Goal – Rewrite the lines below with each "the point at" switched to "the spot at" and everything else kept the same. Leave the pictures out.

Material shown –
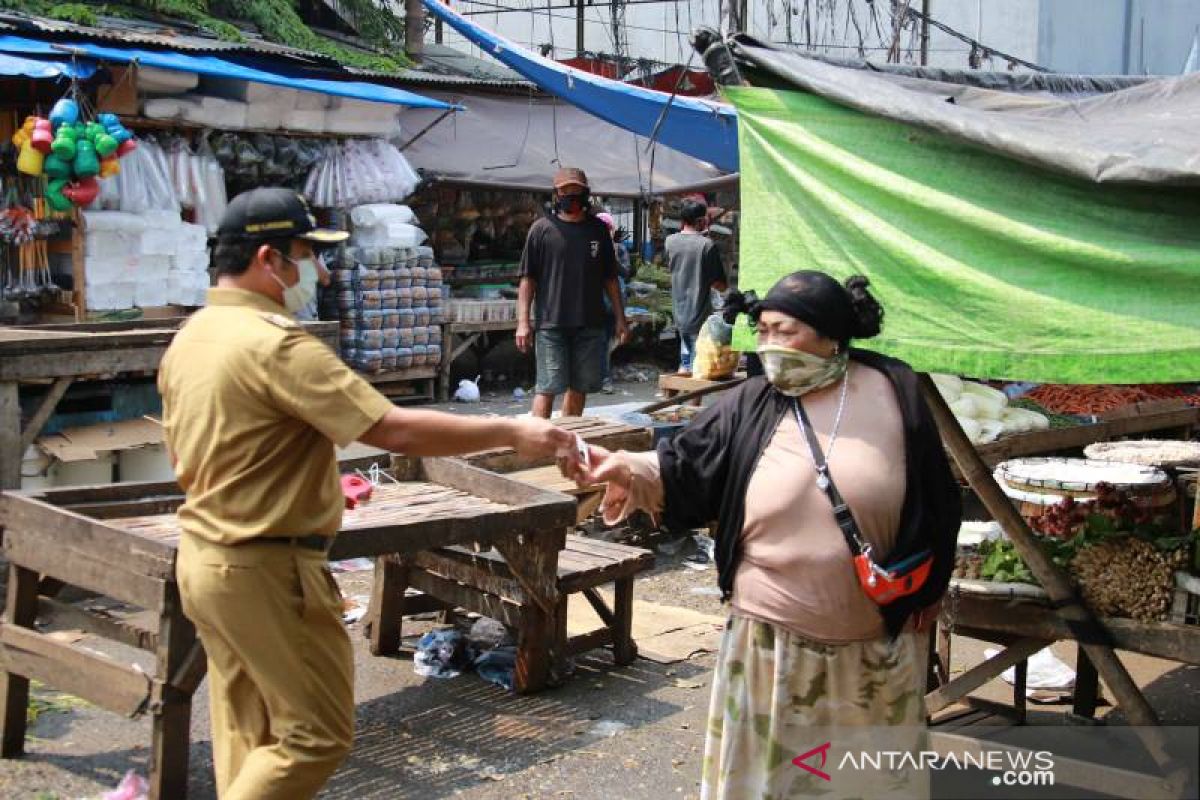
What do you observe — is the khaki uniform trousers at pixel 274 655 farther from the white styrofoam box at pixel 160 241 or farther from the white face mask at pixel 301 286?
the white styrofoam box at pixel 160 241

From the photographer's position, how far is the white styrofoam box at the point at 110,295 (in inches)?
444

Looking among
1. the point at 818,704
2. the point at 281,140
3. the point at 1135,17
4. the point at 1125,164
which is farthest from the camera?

Exercise answer –
What do you observe — is the khaki uniform trousers at pixel 274 655 farther from the white styrofoam box at pixel 160 241 or farther from the white face mask at pixel 301 286?
the white styrofoam box at pixel 160 241

From the photographer's position, how far is the white styrofoam box at the spot at 110,295 (in inches)?
444

Looking among
1. the spot at 818,704
2. the spot at 281,140
3. the spot at 1135,17
4. the spot at 1125,164
which is farthest from the camera?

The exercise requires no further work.